We introduce a model for constructing vector representations of words by composing characters using bidirectional LSTMs
Below are more highlights from Finding Function in Form: Compositional Character Models for Open Vocabulary Word Representation
our model requires only a single vector per character type and a fixed set of parameters for the compositional model. Despite the compactness of this model and, more importantly, the arbitrary nature of the form–function relationship in language, our “composed” word representations yield state-of-the-art results in language modeling and part-of-speech tagging. Benefits over traditional baselines are particularly pronounced in morphologically rich languages
it is manifestly clear that similarity in form is neither a necessary nor sufficient condition for similarity in function: small orthographic differences may correspond to large semantic or syntactic differences (butter vs. batter), and large orthographic differences may obscure nearly perfect functional correspondence (rich vs. affluent). Thus, any orthographically aware model must be able to capture non-compositional effects in addition to more regular effects due to, e.g., morphological processes. To model the complex form–function relationship, we turn to long short-term memories (LSTMs), which are designed to be able to capture complex non-linear and non-local dynamics in sequences
our character-based model is able to generate similar representations for words that are semantically and syntactically similar, even for words are orthographically distant (e.g., October and January)

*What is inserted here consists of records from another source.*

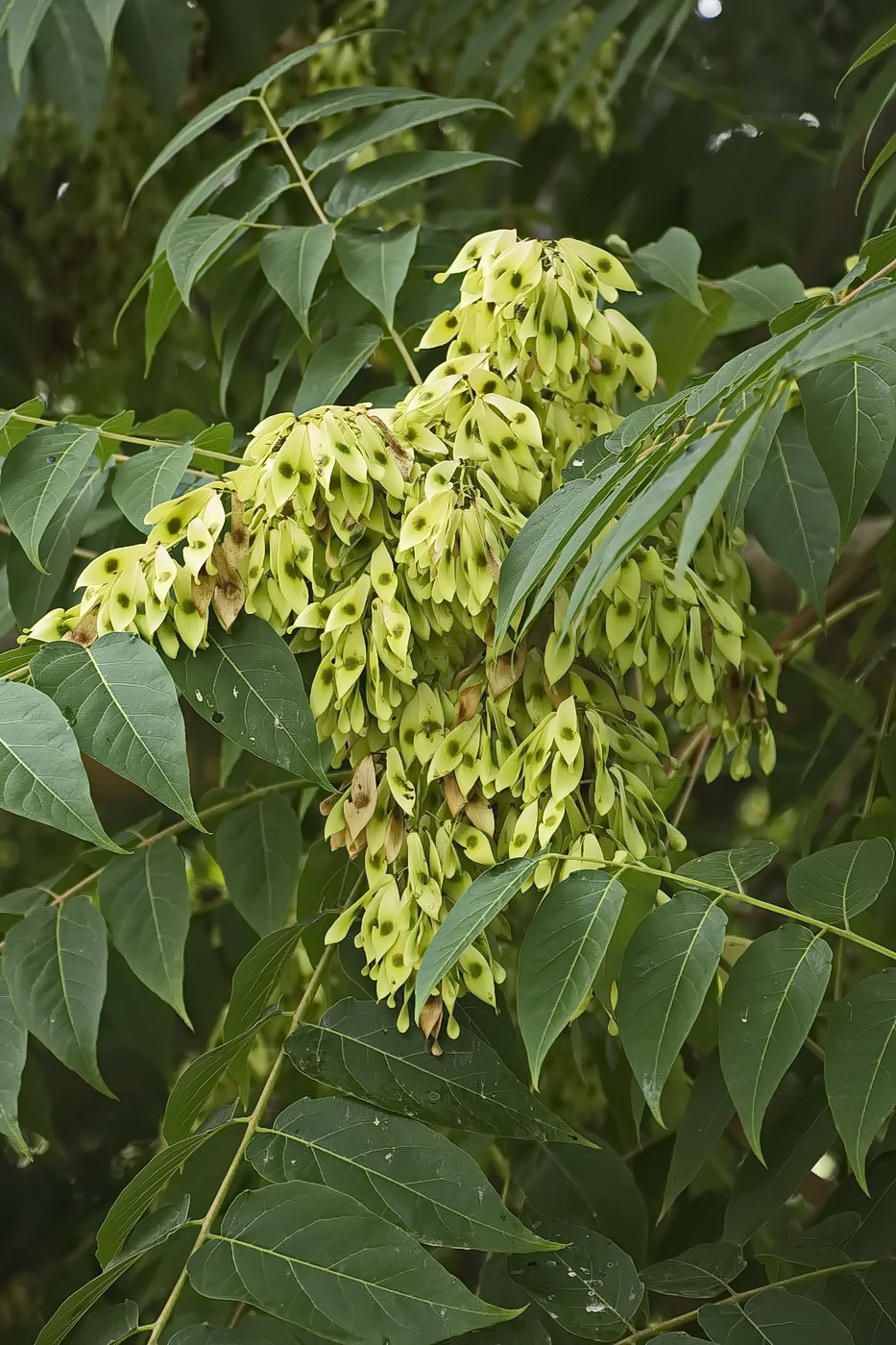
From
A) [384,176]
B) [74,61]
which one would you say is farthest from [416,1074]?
[74,61]

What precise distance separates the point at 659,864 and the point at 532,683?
0.15m

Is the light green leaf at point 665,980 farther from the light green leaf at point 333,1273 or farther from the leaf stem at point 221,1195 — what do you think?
the leaf stem at point 221,1195

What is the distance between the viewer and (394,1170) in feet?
2.73

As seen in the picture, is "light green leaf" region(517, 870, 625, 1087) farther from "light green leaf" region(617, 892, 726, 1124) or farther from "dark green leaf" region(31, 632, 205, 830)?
"dark green leaf" region(31, 632, 205, 830)

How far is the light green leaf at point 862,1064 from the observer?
0.75m

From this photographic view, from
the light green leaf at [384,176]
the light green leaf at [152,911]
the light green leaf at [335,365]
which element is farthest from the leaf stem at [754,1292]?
the light green leaf at [384,176]

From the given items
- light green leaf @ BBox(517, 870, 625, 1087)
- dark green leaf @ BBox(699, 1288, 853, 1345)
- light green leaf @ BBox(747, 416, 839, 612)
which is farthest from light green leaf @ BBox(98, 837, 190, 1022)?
light green leaf @ BBox(747, 416, 839, 612)

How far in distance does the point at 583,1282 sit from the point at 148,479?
0.68m

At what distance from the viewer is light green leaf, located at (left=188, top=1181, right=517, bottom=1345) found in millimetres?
746

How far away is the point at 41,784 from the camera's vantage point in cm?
78

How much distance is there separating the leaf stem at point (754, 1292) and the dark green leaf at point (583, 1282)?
0.01m

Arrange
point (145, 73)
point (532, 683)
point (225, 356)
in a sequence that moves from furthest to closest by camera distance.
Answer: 1. point (145, 73)
2. point (225, 356)
3. point (532, 683)

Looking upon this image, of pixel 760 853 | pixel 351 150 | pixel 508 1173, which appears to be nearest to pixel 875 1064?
pixel 760 853

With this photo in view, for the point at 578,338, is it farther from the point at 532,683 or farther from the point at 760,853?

The goal of our work is not to overcome existing benchmarks, but show that much of the feature engineering done in the benchmarks can be learnt automatically from the task specific data. More importantly, we wish to show large dimensionality word look tables can be compacted into a lookup table using characters and a compositional model allowing the model scale better with the size of the training data. This is a desirable property of the model as data becomes more abundant in many NLP tasks.
The authors have also released Java code for training neural networks.